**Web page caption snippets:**
○ ○ ○ ○

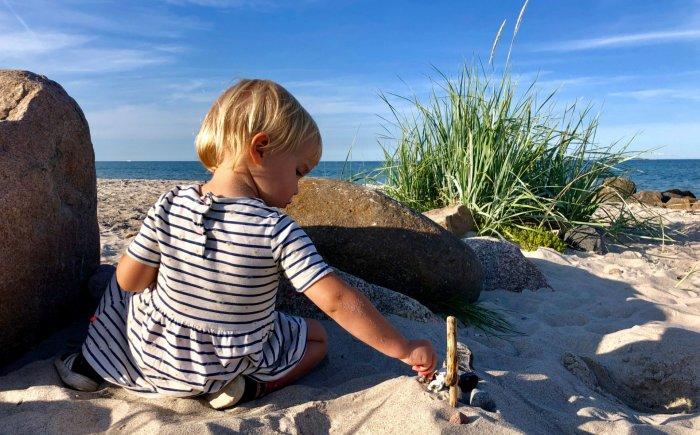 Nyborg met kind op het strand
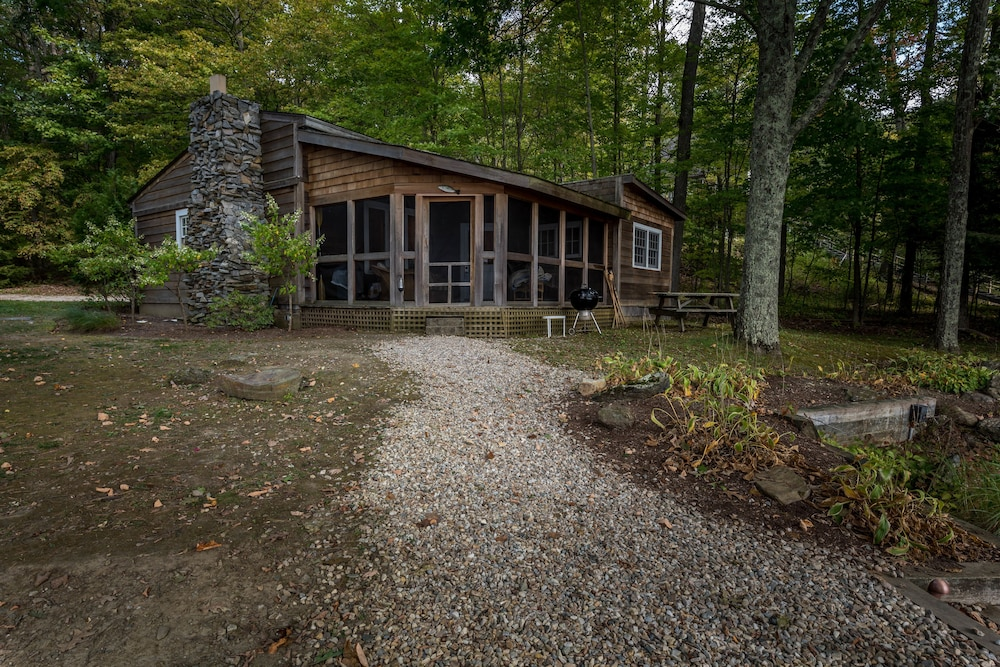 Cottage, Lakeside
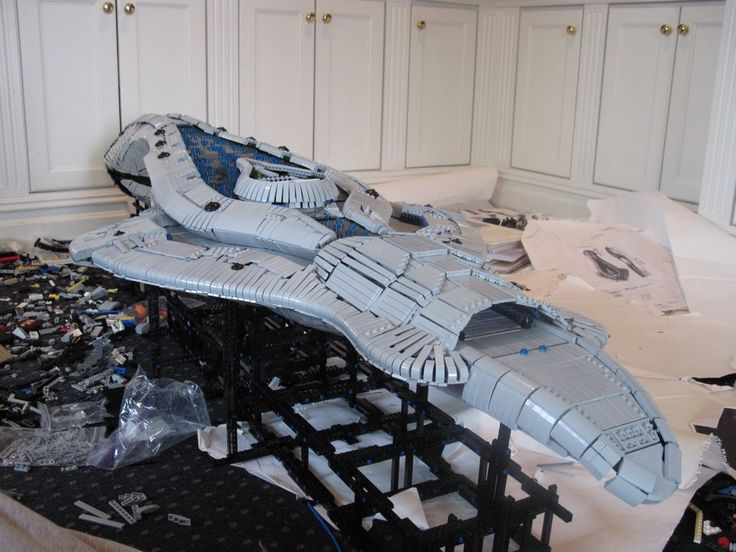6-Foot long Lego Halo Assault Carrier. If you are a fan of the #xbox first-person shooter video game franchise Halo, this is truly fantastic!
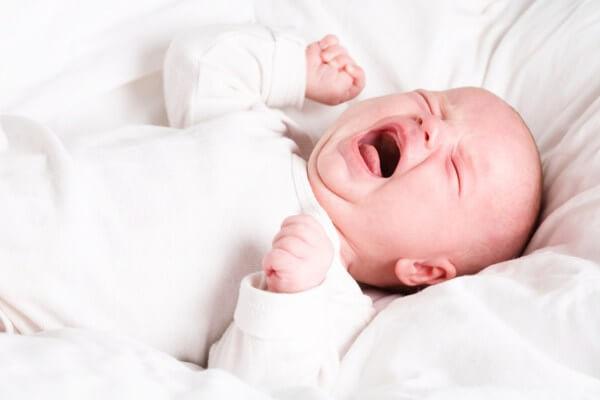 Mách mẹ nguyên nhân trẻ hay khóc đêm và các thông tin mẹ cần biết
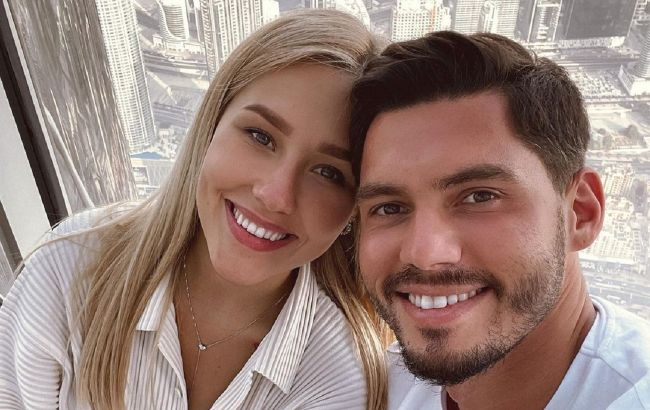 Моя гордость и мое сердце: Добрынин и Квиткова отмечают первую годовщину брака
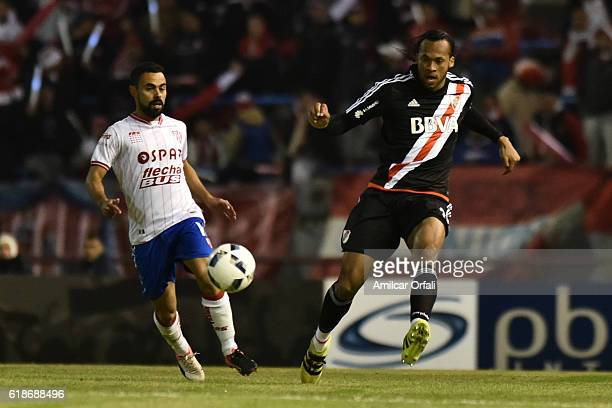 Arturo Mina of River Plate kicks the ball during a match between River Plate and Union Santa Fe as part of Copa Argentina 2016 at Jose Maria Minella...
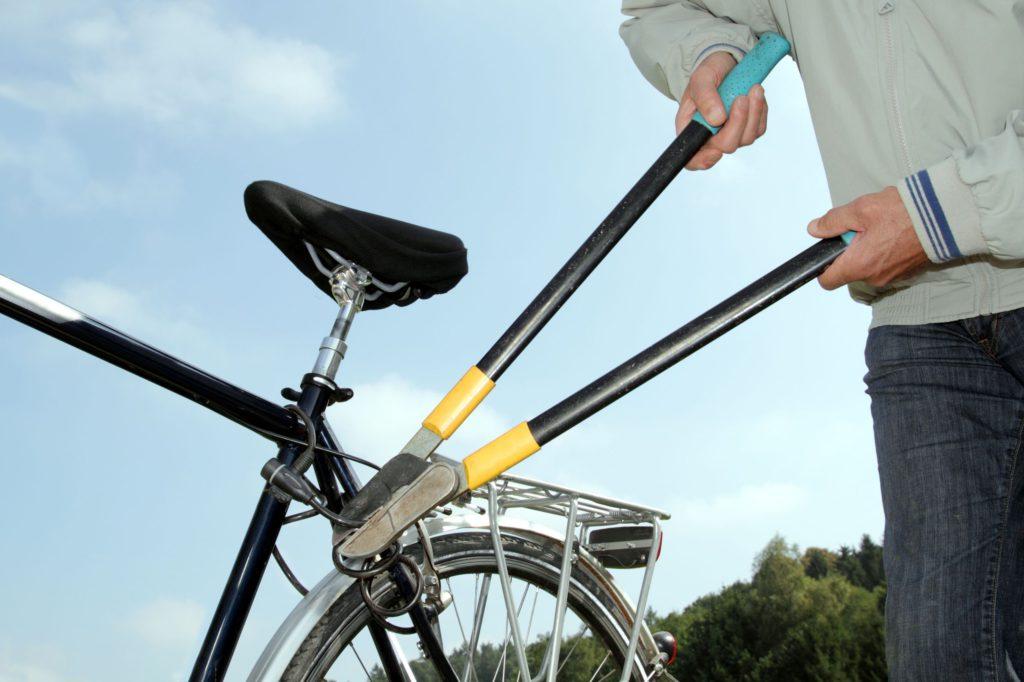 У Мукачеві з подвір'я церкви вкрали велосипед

○ ○ ○ ○

**EXERCISE:**
The job here is to write out the records exactly, pictures excluded.

**RESULT FOR THIS TASK:**
 Nyborg met kind op het strand
 Cottage, Lakeside
6-Foot long Lego Halo Assault Carrier. If you are a fan of the #xbox first-person shooter video game franchise Halo, this is truly fantastic!
 Mách mẹ nguyên nhân trẻ hay khóc đêm và các thông tin mẹ cần biết
 Моя гордость и мое сердце: Добрынин и Квиткова отмечают первую годовщину брака
 Arturo Mina of River Plate kicks the ball during a match between River Plate and Union Santa Fe as part of Copa Argentina 2016 at Jose Maria Minella...
 У Мукачеві з подвір'я церкви вкрали велосипед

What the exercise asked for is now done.